The V6 header allows extension bits that are never used and blocked by most firewalls. There’s really no point in them existing since middle boxes effectively freeze the base protocol in stone.
Those are some of the big ones.
Basically all they should have done was make IPs 64 or 128 bits and left everything else alone. But I think there was a committee.
As it stands we have what we have and we should just treat V6 as IP128 and ignore the rest. I’m still in favor of the upgrade. V4 is too small, full stop. If we don’t enlarge the addresses we will completely lose end to end connectivity as a supported feature of the network.
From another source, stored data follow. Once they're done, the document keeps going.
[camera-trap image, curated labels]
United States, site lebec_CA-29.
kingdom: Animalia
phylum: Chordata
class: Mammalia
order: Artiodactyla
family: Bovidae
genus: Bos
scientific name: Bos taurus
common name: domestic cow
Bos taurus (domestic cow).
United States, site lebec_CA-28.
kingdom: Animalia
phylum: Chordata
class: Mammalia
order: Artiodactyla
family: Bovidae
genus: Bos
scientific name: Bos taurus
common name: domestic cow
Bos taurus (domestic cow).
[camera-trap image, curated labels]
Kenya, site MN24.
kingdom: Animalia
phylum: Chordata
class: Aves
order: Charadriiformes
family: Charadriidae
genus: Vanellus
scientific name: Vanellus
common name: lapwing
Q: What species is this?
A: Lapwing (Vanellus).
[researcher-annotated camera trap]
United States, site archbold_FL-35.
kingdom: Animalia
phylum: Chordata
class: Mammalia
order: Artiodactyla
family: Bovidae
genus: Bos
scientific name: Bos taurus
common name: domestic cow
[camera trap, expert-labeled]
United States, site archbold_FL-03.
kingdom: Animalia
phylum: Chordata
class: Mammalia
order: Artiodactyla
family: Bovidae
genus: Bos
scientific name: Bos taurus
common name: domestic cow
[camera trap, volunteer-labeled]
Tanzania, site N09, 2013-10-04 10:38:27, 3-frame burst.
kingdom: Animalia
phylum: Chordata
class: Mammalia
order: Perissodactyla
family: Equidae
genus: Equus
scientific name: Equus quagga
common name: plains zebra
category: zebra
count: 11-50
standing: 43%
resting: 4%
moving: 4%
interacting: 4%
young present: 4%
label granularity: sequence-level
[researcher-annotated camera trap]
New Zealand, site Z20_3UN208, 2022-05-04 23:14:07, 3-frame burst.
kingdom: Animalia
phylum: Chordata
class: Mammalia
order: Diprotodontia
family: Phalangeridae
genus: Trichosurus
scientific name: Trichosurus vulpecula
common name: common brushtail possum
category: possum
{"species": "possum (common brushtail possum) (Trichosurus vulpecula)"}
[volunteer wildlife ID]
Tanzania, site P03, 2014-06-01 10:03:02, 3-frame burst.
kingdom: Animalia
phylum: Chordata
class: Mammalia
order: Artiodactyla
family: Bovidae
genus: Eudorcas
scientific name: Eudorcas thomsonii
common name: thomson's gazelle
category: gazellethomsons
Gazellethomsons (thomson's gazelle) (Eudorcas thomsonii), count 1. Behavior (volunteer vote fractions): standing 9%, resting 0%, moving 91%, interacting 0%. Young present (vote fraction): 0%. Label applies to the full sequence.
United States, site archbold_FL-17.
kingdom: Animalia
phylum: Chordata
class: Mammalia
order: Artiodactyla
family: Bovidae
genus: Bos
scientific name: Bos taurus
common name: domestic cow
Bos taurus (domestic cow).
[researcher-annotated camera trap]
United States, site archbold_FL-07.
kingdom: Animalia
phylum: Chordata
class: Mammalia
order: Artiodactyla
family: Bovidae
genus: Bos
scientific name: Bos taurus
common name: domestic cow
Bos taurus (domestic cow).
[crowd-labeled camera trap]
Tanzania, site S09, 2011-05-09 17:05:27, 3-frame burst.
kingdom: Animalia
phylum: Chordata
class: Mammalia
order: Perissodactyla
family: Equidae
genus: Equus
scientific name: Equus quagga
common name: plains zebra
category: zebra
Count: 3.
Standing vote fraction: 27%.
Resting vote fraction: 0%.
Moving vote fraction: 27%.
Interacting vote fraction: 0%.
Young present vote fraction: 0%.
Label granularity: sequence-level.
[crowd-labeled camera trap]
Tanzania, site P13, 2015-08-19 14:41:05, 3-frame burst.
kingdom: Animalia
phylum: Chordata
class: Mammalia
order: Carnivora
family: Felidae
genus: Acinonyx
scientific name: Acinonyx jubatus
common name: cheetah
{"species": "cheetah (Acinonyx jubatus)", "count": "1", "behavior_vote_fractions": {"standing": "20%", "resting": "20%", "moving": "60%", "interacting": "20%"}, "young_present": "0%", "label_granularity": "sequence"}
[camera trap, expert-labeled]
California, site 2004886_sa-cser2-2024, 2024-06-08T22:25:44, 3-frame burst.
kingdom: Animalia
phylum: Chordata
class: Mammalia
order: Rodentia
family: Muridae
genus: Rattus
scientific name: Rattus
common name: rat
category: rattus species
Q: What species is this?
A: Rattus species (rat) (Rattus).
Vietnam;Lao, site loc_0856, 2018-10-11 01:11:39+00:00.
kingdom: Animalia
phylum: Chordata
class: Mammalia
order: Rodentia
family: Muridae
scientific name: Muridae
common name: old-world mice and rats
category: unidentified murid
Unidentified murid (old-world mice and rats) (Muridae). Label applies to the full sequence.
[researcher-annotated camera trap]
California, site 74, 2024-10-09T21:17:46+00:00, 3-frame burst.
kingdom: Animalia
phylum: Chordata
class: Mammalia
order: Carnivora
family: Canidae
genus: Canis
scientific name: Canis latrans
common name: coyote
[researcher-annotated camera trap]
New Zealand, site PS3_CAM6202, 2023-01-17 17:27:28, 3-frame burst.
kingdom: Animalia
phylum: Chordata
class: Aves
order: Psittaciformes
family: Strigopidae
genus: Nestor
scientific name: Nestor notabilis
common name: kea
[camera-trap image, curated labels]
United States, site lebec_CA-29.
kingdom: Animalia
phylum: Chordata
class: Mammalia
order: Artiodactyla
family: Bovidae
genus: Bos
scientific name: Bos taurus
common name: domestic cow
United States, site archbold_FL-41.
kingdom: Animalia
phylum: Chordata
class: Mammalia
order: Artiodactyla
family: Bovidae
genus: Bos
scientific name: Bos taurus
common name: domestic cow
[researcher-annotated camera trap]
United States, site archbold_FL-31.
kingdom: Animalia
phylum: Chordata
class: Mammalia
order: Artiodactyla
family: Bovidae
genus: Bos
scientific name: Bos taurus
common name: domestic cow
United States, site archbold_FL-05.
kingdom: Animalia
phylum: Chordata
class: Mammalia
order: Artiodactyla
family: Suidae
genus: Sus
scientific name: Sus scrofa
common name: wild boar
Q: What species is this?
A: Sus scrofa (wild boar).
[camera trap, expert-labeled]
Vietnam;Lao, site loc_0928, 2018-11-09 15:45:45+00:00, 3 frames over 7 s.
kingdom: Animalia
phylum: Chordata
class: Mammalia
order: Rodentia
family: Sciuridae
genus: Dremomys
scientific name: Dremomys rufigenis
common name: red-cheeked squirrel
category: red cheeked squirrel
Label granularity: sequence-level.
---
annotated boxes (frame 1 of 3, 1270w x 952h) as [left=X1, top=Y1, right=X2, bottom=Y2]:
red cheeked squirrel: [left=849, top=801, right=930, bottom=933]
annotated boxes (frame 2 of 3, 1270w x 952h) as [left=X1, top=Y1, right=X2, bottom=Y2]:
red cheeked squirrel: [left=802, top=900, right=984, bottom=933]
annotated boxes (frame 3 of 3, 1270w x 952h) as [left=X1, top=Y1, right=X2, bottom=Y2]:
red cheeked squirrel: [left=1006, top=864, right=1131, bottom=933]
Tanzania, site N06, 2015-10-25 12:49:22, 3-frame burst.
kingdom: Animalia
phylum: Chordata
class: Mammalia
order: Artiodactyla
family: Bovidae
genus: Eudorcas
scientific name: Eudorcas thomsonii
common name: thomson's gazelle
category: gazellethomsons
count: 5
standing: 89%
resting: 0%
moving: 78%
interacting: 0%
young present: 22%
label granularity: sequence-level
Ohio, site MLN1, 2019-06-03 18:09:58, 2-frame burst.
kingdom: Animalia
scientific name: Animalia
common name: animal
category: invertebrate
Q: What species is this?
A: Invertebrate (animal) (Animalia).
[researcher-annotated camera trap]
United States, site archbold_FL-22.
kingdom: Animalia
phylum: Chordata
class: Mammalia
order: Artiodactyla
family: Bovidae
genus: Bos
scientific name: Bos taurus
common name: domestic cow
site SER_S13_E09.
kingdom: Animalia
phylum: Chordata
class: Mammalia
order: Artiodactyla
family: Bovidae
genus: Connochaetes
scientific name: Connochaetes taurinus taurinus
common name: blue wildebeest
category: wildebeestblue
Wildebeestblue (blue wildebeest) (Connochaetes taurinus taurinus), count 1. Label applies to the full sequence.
You can just SLAAC some more addresses for whatever you want. Although hopefully you don't use more than the ~ARP~ NDP table size on your router; then things get nasty. This should be trivial for VMs, and could be made possible for containers and apps.
> The V6 header allows extension bits that are never used and blocked by most firewalls. [...] Basically all they should have done was make IPs 64 or 128 bits and left everything else alone.
This feels contradictory... IPv4 also had extension headers that were mostly unused and disallowed. V6 changed the header extension mechanism, but offers the same opportunities to try things that might work on one network but probably won't work everywhere.
Personally I found the tone of the article quite genuine and the video at the end made a compelling case for it. Well I figure you commented having actually read it.
Edit: I can't downvote but if I could it probably would have been better than this comment!